FAQ#

Here are some frequently asked questions about scDRS.

Typical scDRS workflow#

  1. Create scDRS gene set file (.gs) from GWAS

    1. Generate gene-level p-values/z-scores for a given trait (pval_file/zscore_file) using MAGMA from GWAS summary statistics.

    2. Create .gs file from pval_file/zscore_file using scDRS CLI scdrs munge-gs.

  2. Compute scDRS individual cell-level results.

    1. Use scDRS CLI scdrs compute-score

    2. Inputs: scDRS gene set file (.gs), scRNA-seq data (.h5ad), covariates (.cov).

    3. Outputs: scDRS score file (<trait>.score.gz), scDRS full score file (<trait>.full_score.gz).

  3. Perform scDRS downstream cell-group analyses.

    1. Use scDRS CLI scdrs perform-downstream for a) cell group-trait association, b) within-cell group association heterogeneity, c) correlating scDRS disease score with a cell variable, d) correlating scDRS disease score with gene expression.

[Spatial grounding data]
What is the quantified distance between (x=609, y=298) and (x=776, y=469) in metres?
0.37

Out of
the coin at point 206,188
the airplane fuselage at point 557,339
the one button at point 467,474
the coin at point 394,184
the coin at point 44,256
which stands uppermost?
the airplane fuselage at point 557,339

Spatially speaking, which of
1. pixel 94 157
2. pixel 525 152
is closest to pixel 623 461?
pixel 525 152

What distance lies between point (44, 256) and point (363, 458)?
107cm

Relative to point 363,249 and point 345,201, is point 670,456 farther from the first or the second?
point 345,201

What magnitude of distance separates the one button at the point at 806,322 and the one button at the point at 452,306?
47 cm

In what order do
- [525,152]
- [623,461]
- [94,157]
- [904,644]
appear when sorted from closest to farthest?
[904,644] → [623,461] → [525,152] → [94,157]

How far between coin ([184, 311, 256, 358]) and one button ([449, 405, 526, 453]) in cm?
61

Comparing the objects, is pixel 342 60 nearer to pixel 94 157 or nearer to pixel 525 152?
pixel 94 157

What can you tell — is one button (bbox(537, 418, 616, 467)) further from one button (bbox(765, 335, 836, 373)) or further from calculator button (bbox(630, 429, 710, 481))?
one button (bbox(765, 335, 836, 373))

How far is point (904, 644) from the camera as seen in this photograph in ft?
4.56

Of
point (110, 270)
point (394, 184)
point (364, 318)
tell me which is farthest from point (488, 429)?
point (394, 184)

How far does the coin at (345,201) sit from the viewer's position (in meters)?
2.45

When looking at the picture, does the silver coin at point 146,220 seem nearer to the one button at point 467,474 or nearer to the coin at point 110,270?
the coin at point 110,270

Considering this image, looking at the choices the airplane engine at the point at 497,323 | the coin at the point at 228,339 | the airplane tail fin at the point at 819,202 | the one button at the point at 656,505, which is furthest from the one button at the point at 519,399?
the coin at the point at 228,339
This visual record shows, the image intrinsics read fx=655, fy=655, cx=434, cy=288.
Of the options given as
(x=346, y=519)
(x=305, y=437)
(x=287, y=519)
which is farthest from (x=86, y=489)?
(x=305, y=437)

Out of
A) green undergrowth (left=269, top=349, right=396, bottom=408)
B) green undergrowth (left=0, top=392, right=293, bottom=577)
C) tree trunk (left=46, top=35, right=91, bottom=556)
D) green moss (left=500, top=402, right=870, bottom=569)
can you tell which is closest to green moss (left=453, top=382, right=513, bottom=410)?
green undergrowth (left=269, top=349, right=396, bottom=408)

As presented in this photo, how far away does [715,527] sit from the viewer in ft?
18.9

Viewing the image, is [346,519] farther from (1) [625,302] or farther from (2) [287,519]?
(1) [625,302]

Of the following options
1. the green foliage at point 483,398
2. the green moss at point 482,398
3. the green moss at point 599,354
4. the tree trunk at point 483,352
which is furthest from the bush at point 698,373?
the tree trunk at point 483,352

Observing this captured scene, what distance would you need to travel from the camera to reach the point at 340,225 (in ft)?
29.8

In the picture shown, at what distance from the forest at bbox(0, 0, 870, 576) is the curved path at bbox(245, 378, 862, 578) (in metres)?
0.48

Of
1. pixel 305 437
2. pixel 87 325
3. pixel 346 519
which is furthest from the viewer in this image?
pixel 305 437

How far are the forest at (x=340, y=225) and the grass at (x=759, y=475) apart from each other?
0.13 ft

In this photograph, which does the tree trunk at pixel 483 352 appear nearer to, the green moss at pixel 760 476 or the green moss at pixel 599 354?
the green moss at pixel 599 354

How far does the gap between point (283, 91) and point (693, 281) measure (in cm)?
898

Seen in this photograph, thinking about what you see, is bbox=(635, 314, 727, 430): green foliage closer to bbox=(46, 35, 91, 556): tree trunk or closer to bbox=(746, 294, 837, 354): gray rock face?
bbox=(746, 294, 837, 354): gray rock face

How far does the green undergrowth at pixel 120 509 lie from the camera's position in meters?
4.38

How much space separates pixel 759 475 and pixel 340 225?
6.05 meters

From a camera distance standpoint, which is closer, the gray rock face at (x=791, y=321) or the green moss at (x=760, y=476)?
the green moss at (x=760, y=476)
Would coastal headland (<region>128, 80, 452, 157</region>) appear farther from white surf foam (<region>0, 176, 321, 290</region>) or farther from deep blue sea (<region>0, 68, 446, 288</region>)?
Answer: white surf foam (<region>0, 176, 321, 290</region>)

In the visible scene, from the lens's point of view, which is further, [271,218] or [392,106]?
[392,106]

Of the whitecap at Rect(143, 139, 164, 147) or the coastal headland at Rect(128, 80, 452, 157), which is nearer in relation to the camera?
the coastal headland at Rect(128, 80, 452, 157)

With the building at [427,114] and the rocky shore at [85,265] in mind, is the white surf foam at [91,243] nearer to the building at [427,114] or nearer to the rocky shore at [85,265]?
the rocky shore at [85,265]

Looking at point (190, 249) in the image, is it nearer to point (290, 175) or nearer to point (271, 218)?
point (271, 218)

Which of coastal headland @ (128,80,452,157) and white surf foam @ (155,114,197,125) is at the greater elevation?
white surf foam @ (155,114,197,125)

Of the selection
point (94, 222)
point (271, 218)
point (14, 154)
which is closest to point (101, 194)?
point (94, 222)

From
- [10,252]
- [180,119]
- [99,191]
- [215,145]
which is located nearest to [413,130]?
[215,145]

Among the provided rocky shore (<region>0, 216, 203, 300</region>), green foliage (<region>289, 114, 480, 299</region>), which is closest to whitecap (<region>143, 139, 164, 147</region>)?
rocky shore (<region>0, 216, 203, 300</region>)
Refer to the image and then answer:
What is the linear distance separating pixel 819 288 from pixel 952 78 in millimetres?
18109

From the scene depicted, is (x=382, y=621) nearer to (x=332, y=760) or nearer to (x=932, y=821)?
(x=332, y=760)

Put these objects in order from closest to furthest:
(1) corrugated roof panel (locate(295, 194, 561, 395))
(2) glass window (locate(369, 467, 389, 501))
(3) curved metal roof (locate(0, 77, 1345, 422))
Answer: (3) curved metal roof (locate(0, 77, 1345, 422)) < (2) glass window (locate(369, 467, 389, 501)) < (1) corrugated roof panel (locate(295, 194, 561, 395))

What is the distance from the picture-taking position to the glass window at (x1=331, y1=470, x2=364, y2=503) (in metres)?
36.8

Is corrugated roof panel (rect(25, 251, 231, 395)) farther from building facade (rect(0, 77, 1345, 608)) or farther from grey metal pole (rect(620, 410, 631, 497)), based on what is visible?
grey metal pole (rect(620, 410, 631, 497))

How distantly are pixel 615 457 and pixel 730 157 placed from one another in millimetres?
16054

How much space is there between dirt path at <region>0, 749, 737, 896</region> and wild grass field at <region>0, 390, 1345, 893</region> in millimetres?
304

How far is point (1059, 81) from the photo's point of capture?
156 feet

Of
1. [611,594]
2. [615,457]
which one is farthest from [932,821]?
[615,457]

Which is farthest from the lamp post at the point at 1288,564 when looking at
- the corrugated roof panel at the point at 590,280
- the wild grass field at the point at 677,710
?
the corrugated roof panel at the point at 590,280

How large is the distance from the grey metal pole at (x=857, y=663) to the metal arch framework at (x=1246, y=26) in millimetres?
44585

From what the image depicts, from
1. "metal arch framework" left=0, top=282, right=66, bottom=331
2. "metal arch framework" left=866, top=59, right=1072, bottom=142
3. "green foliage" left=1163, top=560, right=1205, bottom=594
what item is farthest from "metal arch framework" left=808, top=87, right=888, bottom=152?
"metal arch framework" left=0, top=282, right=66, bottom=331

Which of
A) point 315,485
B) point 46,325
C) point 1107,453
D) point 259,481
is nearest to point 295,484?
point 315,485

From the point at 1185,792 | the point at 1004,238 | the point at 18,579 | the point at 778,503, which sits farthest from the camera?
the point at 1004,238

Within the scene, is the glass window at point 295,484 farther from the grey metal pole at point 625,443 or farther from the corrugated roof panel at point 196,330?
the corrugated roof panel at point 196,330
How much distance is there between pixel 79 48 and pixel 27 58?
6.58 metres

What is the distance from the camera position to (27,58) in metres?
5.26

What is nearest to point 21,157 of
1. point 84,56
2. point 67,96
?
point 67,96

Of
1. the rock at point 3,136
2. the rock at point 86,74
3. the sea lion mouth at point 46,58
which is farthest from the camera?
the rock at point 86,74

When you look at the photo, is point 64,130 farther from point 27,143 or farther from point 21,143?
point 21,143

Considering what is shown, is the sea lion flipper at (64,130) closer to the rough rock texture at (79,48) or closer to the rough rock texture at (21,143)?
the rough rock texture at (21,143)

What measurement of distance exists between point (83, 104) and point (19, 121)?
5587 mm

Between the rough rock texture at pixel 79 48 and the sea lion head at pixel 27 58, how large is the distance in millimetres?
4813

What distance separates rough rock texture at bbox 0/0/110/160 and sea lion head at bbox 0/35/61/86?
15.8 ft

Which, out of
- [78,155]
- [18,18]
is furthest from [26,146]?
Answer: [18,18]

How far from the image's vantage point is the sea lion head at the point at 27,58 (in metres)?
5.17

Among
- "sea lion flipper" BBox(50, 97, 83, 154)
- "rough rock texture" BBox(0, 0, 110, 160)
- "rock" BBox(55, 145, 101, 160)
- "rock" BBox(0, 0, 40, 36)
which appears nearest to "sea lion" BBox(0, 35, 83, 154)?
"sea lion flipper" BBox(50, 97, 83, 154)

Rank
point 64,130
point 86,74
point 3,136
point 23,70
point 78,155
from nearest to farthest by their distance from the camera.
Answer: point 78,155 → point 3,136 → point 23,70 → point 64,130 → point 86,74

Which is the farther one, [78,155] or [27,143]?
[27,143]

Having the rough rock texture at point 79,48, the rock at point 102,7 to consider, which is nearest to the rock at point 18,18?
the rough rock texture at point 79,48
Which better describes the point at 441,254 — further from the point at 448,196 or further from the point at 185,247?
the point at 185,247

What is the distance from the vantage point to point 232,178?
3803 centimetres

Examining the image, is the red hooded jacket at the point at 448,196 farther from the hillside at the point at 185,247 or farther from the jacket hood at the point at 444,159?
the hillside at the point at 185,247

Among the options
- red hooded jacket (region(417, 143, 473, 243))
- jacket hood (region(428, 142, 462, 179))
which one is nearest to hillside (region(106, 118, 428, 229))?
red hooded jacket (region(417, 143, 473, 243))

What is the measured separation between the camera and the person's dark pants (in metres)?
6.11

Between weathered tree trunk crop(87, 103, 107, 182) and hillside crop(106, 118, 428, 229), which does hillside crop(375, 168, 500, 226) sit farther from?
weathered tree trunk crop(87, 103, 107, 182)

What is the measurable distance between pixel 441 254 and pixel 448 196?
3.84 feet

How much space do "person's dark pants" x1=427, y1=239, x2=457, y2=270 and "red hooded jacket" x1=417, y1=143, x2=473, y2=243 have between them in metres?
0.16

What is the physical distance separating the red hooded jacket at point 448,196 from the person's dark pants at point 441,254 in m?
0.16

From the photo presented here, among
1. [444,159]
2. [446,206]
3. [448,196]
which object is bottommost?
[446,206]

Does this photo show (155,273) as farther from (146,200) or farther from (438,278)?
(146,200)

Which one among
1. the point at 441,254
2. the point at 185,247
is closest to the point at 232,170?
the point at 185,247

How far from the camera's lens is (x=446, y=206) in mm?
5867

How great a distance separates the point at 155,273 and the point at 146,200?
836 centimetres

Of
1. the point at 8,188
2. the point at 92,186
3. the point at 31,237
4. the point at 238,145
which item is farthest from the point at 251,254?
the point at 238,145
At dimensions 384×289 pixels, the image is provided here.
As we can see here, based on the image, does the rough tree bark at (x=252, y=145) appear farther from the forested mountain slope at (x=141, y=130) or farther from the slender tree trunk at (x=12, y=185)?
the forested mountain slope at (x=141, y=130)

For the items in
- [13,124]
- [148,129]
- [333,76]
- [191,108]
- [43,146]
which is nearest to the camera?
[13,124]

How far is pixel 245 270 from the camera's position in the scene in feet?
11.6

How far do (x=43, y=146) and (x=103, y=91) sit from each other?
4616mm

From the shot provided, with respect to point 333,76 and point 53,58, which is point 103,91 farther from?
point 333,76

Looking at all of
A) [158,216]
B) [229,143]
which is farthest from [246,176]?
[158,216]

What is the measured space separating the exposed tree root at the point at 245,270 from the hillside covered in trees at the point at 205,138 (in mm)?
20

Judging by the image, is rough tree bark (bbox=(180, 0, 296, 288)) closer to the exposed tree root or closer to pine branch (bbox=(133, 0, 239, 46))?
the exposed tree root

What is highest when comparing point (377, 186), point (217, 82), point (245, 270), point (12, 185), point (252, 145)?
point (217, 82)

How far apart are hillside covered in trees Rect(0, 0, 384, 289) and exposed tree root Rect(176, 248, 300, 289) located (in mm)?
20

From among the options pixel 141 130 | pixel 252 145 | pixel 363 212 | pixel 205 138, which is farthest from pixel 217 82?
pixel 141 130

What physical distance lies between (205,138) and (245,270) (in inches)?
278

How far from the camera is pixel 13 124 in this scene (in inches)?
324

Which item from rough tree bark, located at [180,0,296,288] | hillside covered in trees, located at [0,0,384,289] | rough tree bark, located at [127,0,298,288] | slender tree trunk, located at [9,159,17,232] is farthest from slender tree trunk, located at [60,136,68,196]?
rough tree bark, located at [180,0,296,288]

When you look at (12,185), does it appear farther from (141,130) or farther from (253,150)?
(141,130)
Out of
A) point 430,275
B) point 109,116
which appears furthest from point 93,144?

» Instructions:
1. In the scDRS FAQ, which scDRS CLI command creates the .gs file from the pval_file/zscore_file?
2. Quote the scDRS FAQ word for word, beginning at the words "2. Compute scDRS" and stopping after "with gene expression.".
3. Continue the scDRS FAQ from the point where it stops.

» Responses per task:
1. scdrs munge-gs

2.
2. Compute scDRS individual cell-level results.

    1. Use scDRS CLI scdrs compute-score

    2. Inputs: scDRS gene set file (.gs), scRNA-seq data (.h5ad), covariates (.cov).

    3. Outputs: scDRS score file (<trait>.score.gz), scDRS full score file (<trait>.full_score.gz).

  3. Perform scDRS downstream cell-group analyses.

    1. Use scDRS CLI scdrs perform-downstream for a) cell group-trait association, b) within-cell group association heterogeneity, c) correlating scDRS disease score with a cell variable, d) correlating scDRS disease score with gene expression.

3.
    2. Use customized code for other analyses:

      1. Compute a test statistic using the normalized disease score across a given set of cells.

      2. Compute the same test statistic using each of the n_ctrl sets of normalized control scores across the same given set of cells.

      3. MC-pvalue = (# of control statistics exceeding disease statistic) / (n_ctrl+1)

    1. Input: scDRS full score file (<trait>.full_score.gz), cell annotations stored in adata.obs of scRNA-seq .h5ad file.

    2. Output: test statistics/p-values based on the scDRS MC tests.

Which GWAS and scRNA-seq data to use?#

To ensure a reasonable number of scDRS discoveries, we recommend using GWAS data with a heritability z-score greater than 5 or a sample size greater than 100K. We also recommend using scRNA-seq data with a diverse set of cells potentially relevant to disease, although a smaller number of cells should not affect the scDRS power.

How to create MAGMA gene sets?#

Please see the instructions

Use scDRS for other gene sets?#

Yes, you can use other gene sets instead of GWAS gene sets with scDRS to identify cells in scRNA-seq with excess expression of genes in the gene set.

Requirement of gene set size?#

The gene set should have a moderate size (e.g., >50 genes and <20% of all genes) for the scDRS results to be statistically valid. In practice, we observe a reasonable performance as long as the gene set size is >=10. Please see details in Methods in Zhang & Hou et al. Nat Genet 2022.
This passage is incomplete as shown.